Tâches à réaliser:
A. Citez, dans l'article sur la convertibilité du dinar, le passage qui va de « La convertibilité totale du dinar - Un » jusqu'à « de la monnaie? ».
B. Énumérez les fondamentaux de l'économie tunisienne que l'article sur la convertibilité du dinar présente comme tout à fait corrects.
C. Poursuivez la rédaction de l'article sur la convertibilité du dinar à partir de l'endroit où il s'arrête.

Extrait fourni:
◇ ◇ ◇ ◇ ◇ ◇ ◇

La convertibilité totale du dinar - Un vaste et ambitieux programme
Par Ezzeddine SAIDANE (Conseiller financier )
Le projet de rendre le dinar tunisien totalement convertible est sans doute un des points les plus importants du programme électoral 2004-2009 de Monsieur le Président de la République Zine El Abidine Ben Ali, et notamment de la partie économique de ce programme. Le dinar totalement convertible, est-ce une fin en soi ou plutôt un outil de politique économique et monétaire? Peut-on décréter la convertibilité totale du dinar ou s’agit-il là de tout un vaste programme et des ambitions en termes de réalisations et de performances économiques? Quelles sont enfin les conditions préalables qu’il faut réunir afin d’engager avec succès un processus de convertibilité totale de la monnaie?
- Convertibilité courante
Il est important de rappeler au préalable que la Tunisie est
actuellement au stade de la convertibilité courante. Ce processus
engagé depuis 1992 a abouti a un succès incontestable. Les
performances de l’économie tunisienne pendant la période
1992- 2004 en témoignent aussi bien en termes de croissance économique
qu’en termes de préservation des grands équilibres de l’économie.
En effet, tout en enregistrant de très bonnes performances, l’économie
tunisienne garde des fondamentaux tout à fait corrects : dette extérieure,
service de la dette, déficit de la balance des paiements courants,
déficit du budget de l’Etat, taux d’inflation etc. Il est évident
cependant que certains défis subsistent, notamment en matière
de rythme de création d’emplois, de taux d’épargne et d’investissement
(étranger et local) et de performance du système bancaire
et financier. Ce sont ces défis mais aussi les ambitions que se
donne la Tunisie qui justifient l’objectif de la convertibilité
totale du dinar. Il y a ainsi de toute évidence des degrés
de convertibilité, et une bonne manière de les illustrer
serait probablement de les relier à la structure de la balance des
paiements.
- La balance des paiements
En termes simples, la balance des paiements est un compte de la nation
qui enregistre l’ensemble des transactions faites en une année par
le pays avec l’extérieur (le reste du monde). Cette balance se compose
en effet de quatre niveaux:
1) le premier niveau enregistre les opérations d’importation
et d’exportation de marchandises. Le solde de ce niveau est le déficit
(solde négatif) ou l’excédent (solde positif) de la balance
commerciale (biens) ;
2) le deuxième niveau enregistre les opérations d’importation
et d’exportation de services. Le solde de ce niveau est le déficit
(solde négatif) ou l’excédent (solde positif) de la balance
des services. Le cumul des soldes de ces deux premiers niveaux est le solde
de la balance des biens et des services ;
3) le troisième niveau enregistre les opérations de transfert
de toutes sortes et notamment les transferts (dans les deux sens) relatifs
aux revenus du travail ou du capital. Le cumul des soldes de ces trois
niveaux donne le solde de la balance des paiements courants, appelés
aussi le solde courant; et suivant le sens (négatif ou positif)

◇ ◇ ◇ ◇ ◇ ◇ ◇

Lignes fournies:

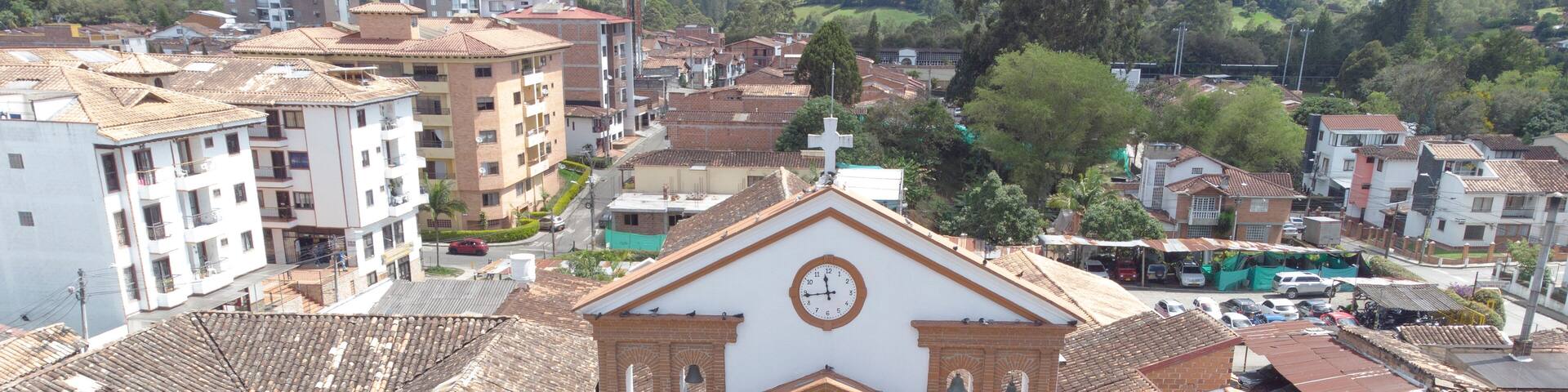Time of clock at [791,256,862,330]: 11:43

◇ ◇ ◇ ◇ ◇ ◇ ◇

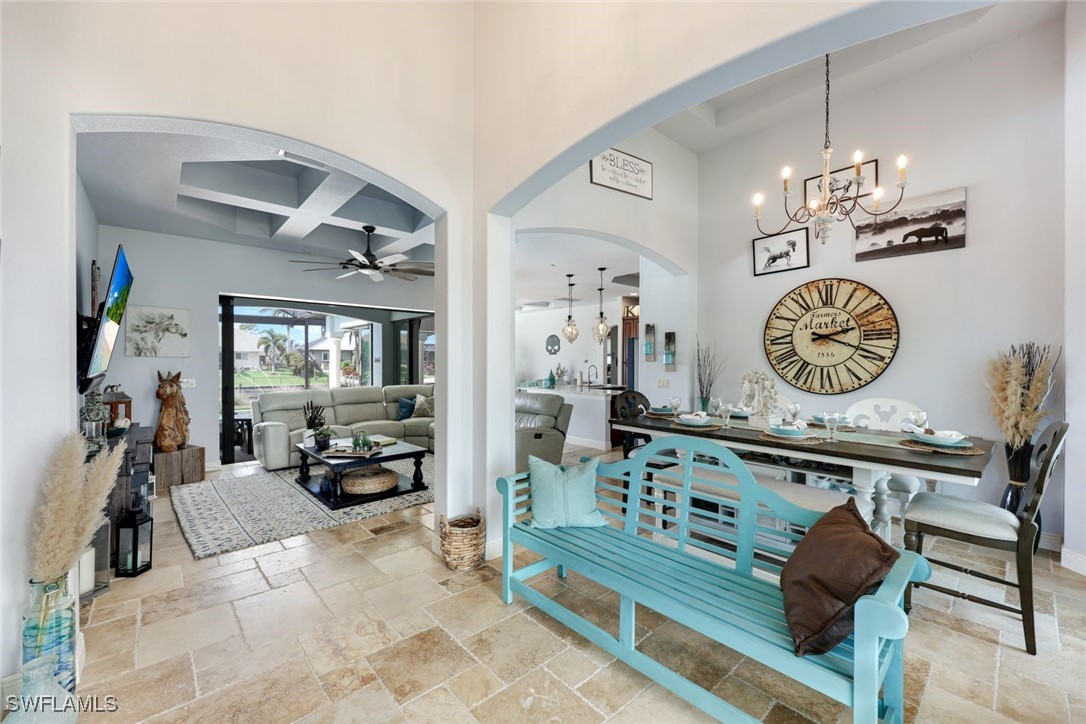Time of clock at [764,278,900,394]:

◇ ◇ ◇ ◇ ◇ ◇ ◇

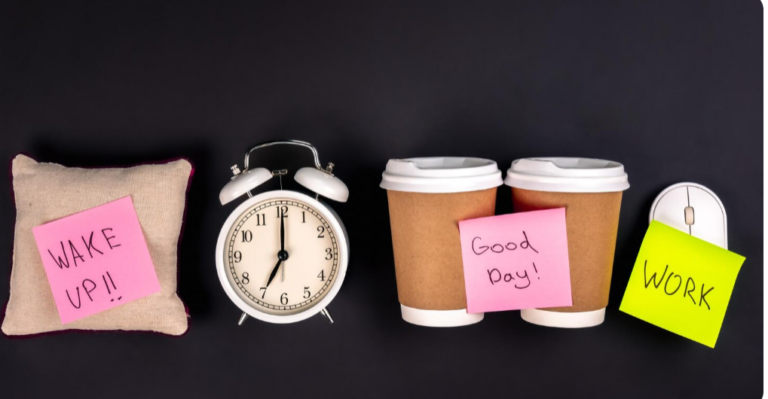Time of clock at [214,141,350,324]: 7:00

◇ ◇ ◇ ◇ ◇ ◇ ◇

Résultats dans l'ordre:
A.
La convertibilité totale du dinar - Un vaste et ambitieux programme
Par Ezzeddine SAIDANE (Conseiller financier )
Le projet de rendre le dinar tunisien totalement convertible est sans doute un des points les plus importants du programme électoral 2004-2009 de Monsieur le Président de la République Zine El Abidine Ben Ali, et notamment de la partie économique de ce programme. Le dinar totalement convertible, est-ce une fin en soi ou plutôt un outil de politique économique et monétaire? Peut-on décréter la convertibilité totale du dinar ou s’agit-il là de tout un vaste programme et des ambitions en termes de réalisations et de performances économiques? Quelles sont enfin les conditions préalables qu’il faut réunir afin d’engager avec succès un processus de convertibilité totale de la monnaie?

B.
- dette extérieure
- service de la dette
- déficit de la balance des paiements courants
- déficit du budget de l'État
- taux d'inflation

C.
il est aussi appelé le déficit courant ou l’excédent
courant.
La convertibilité courante concerne l’ensemble des opérations
enregistrées par ces trois premiers niveaux de la balance des paiements,
et elle concerne principalement les entreprises.
Parler de convertibilité courante du dinar ou dire que le dinar
est convertible pour les opérations courantes implique que les opérations
courantes (bien, services et transferts courants) sont généralement
libres, c'est-à-dire non soumises à des autorisations préalables
et par conséquent l’accès à la devise (c'est-à-dire
l’achat des devises contre dinars) pour le règlement de telles opérations
est libre.
La balance des paiements (contrairement aux sous- balances présentées
ci-dessus) est toujours en équilibre. Il n’existe pas de déficit
ou d’excédent de la balance des paiements. Toute transaction faite
par le pays avec l’extérieur donne en effet lieu à un transfert
de fonds du pays vers l’étranger ou (suivant le sens de la transaction)
de l’étranger vers le pays. C’est précisément le dernier
niveau de la balance des paiements qui assure cet équilibre : il
s’agit de la balance des capitaux.
- La balance des capitaux
Ce quatrième et dernier niveau de la balance des paiements,
la balance des capitaux, enregistre l’ensemble des opérations sur
capitaux. Nous pouvons en citer à titre d’exemple les emprunts extérieurs,
les investissements extérieurs, les dons, etc. du côté
des recettes et les remboursements au titre du principal de la dette extérieure,
l’investissement tunisien à l’étranger, etc. du côté
des dépenses.
La convertibilité totale du dinar concerne précisément
deux choses :
- rendre le dinar convertible pour toutes les opérations courantes
;
- rendre le dinar convertible pour les opérations relatives
à la balance des capitaux.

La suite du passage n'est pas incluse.